Nello spazio della galleria si accede “dall’alto”, dall’ufficio, la cui entrata si trova sul retro, da “Vicolo Spirito Santo” (per coloro che conoscono Bologna).
Dopo il classico rituale del disinfettare-le-mani, appena entrati sulla destra ci accoglie la prima opera di Franco Guerzoni: una pagina di libro traslata su una superficie in legno, rappresenta un paesaggio pompeiano, la polvere di gesso con la quale l’artista interviene sulla superficie, trasmette un senso di incertezza, la mancata possibilità di vedere l’immagine chiaramente. L’effetto del bianco sullo sfondo rossastro, viene esaltata dalla cornice bianca che, in assenza del vetro, rende possibile allo spettatore un tuffo completo nel lavoro.
Immersione che continua sprofondando nella poltrona dell’ufficio e indossando un visore per la realtà virtuale nel quale, accompagnati dalla voce di Leonardo Regano, possiamo girare su noi stessi visualizzando intorno a noi le opere presentate nella mostra che si succedono immerse nel nero dello sfondo. In questa “camera oscura” ritorniamo a una visione mediata da uno schermo, a cui i nostri occhi si sono abituati, e forse accontentati, durante questi mesi. Qui, però, lo spettatore può decidere se vivere la sola realtà virtuale o avvicinarsi alla visione reale dei lavori. Così facendo si passa dal sogno, dalla stasi alla vita, comprendendo con meraviglia l’importanza, la forza e il valore del “vivere dal vero”.
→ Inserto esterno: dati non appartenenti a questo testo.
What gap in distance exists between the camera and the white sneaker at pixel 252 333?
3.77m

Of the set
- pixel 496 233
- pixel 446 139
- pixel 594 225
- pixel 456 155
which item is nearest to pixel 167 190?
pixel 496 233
Scesi i pochi scalini, ponendosi al centro dello spazio, si nota sin da subito il legame di chiaroscuro che accompagna i diversi lavori lungo le pareti. In particolare, spicca “Estensione” di Habicher in cui ferro e vetro sembrano unirsi in un’onda sinuosa nell’incavo che unisce due mura dello spazio. Dall’altro lato, Mazzonelli propone tre specchietti argentati, visivamente usurati dal tempo, sui quali interviene con dello smalto andando a ricreare i simboli tipici della produzione musicale; accelerare, fermarsi o partire. Accanto, Botta ritorna al chiaroscuro del titolo dove su una superficie di vetro vengono posizionati un riquadro nero fumo e un ritaglio di garza con al centro una macchia che induce lo spettatore a chiedersi la sua origine e il senso dell’immagine.
Si continua poi con il meraviglioso lavoro di Beckley, qui il chiaroscuro della fotografia confonde l’occhio mostrandosi come un dipinto in cui è possibile scorgere diverse immagini e silhouette. La fotografia si ritrova con Sartori: una nuvola viene fotografata con la tecnica stenopeica, consentendo anche qui di immergersi nell’immagine e di perdersi al suo interno. Comani con “Soggetto assente” propone una serie di fotografie in cui il soggetto viene ritagliato dall’artista lasciando così uno spazio bianco che sul muro ritrova un gioco di luci e ombre. Sebbene resti solo lo sfondo, la centralità dell’immagine viene acquisita proprio dall’assenza e dalla mancanza. Infine, ritorna Guerzoni con altri due lavori in cui il gesso viene accompagnato dal vetro, ricordando una delle tecniche tipiche del restauro.
La mostra quindi consente così di relazionarsi con il tema dell’immagine affinché lo spettatore riesca ad appropriarsi di una propria idea e visione.
Chiaroscuro è visitabile fino al 19 settembre su appuntamento.